As the name suggests, "speed mooting" is shorter in speech and preparation time and offers the opportunity to moot without the lengthy preparation. The majority of speed moots allow for five to ten minutes per person and the problem is usually given two or three hours prior to the moot.
Mooters will be provided with relevant authorities and there will be a mixture of mooting and feedback, both in English or optionally also in German. The mooting problem will be in the area of general public international law.

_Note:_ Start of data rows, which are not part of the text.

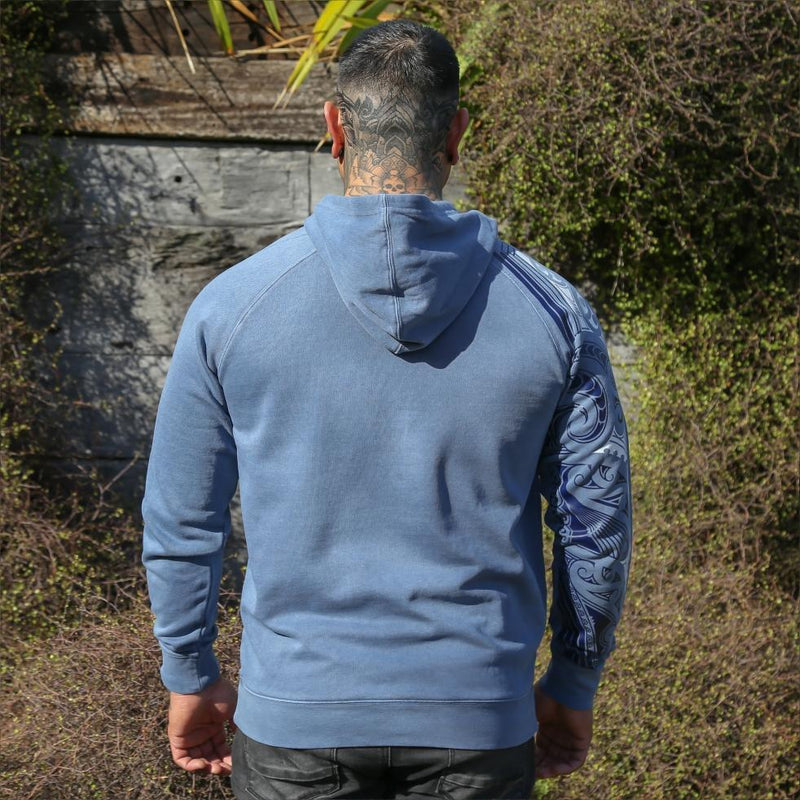 Blue unisex hoodie with blue and white ta moko new zealand maori sleeve design. Back view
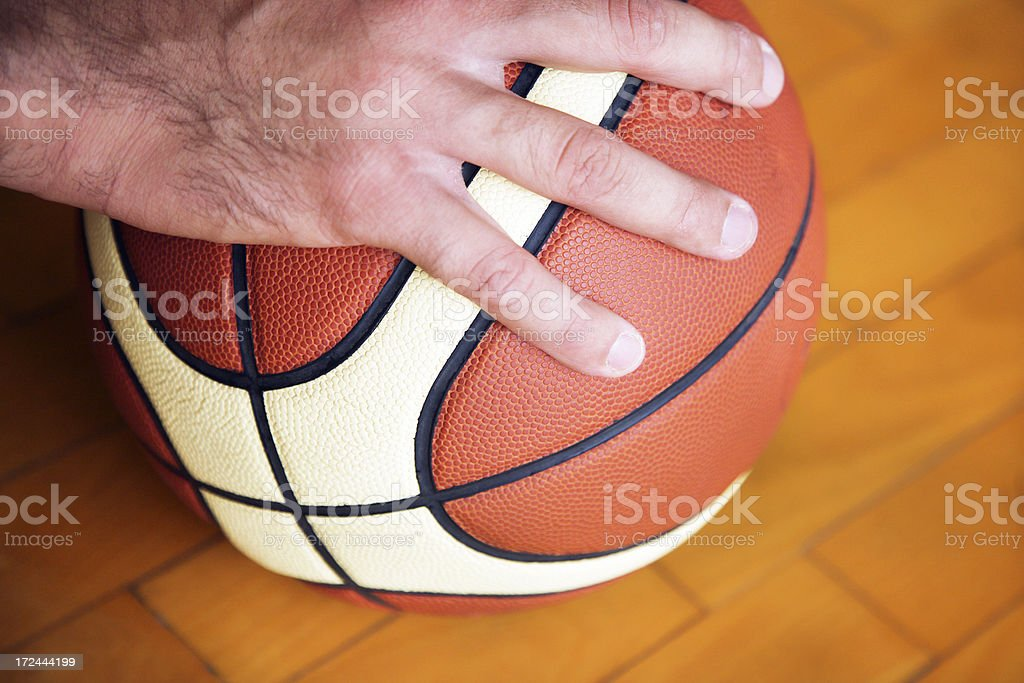 Hand on ball royalty-free stock photo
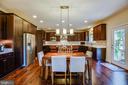 Absolutely stunning kitchen with hardwood floors! - 11206 VALOR BRIDGE DR, SPOTSYLVANIA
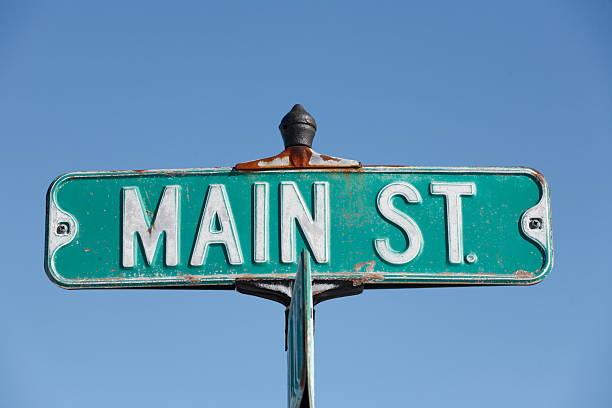 main street. - straßenschild stock-fotos und bilder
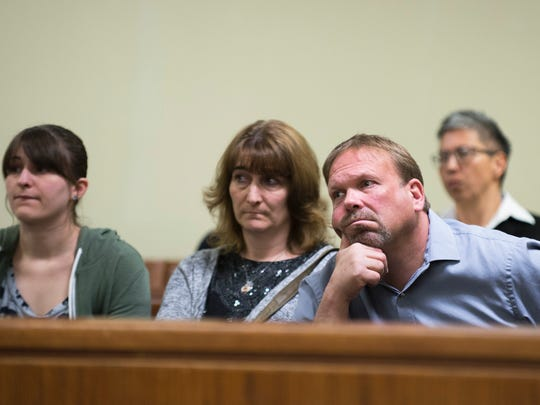 """David """"DJ"""" Creato Jr.'s father David Creato, right, and mother Lisa Creato, center, look on as their son appears in court Wednesday in Camden."""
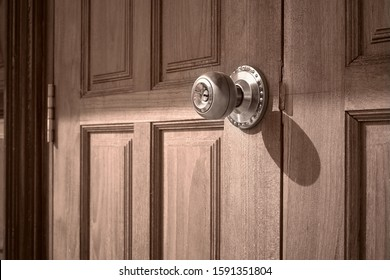 Side view of doorknob on wooden door in monochrome style, home exterior architecture concept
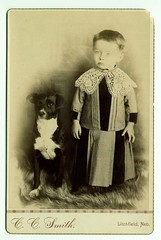 Child with lace collar, posed with dog | by George Eastman House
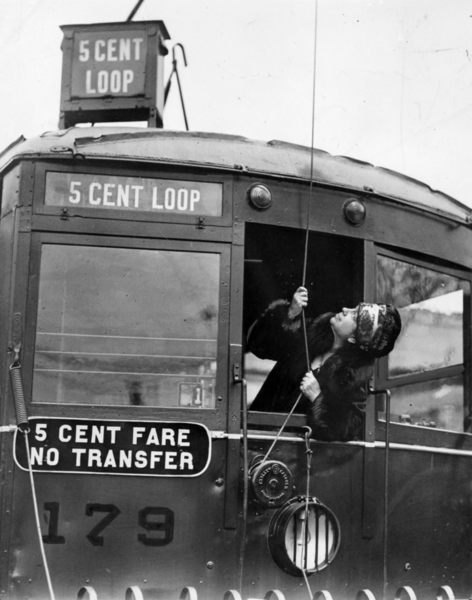 "Seattle's Mayor Bertha Landes set the trolley lines on one of the city's red streetcars that made a bargain ""loop"" through the downtown business area in 1927"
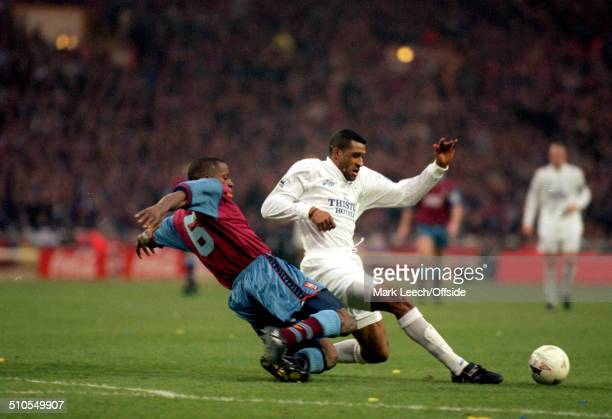 24 March 1996 Coca Cola League Cup Final Aston Villa v Leeds United Ugo Ehiogu of Villa and Brian Deane of Leeds challenge for the ball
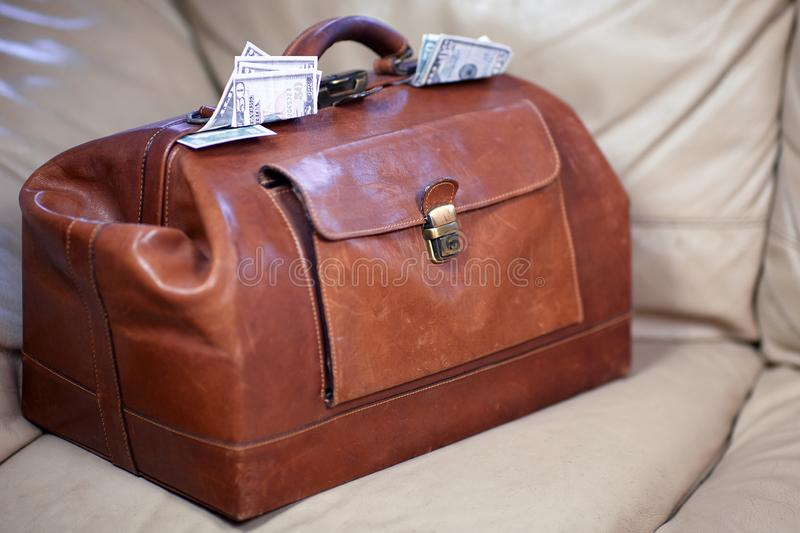 Old vintage red leather case full of money coming out of the sides. stock images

It is a fun, interactive event during which our coaches work through a moot problem with small groups, providing guidance and encouragement.
The date for the next Summer Term Speed Moot will be posted here soon.
Counsel will have two and a half hours for preparing their submissions.
Counsel will present argument to the International Court of Justice.
Counsel for the applicant will speak first; followed by Counsel for the respondent.
Each party has eight (8) minutes to present their submissions.
The applicant has two (2) minutes for reply and the respondent two (2) minutes for rejoinder.
Time limits will be strictly enforced.
At each stage of the proceedings, the clerk will display the relevant warning sign to indicate when "5 minutes" remain, "2 minutes" remain and at "Time".
The time taken up for questions by judges forms part of the maximum time allowed for submissions.
Judges may grant a short extension of time to allow counsel to finish responding to a question.
Counsel may not refer in detail to authorities not appearing in the "Authorities". Reference may be made to facts and events which are public knowledge.
Argument by counsel will be followed by judges' feedback.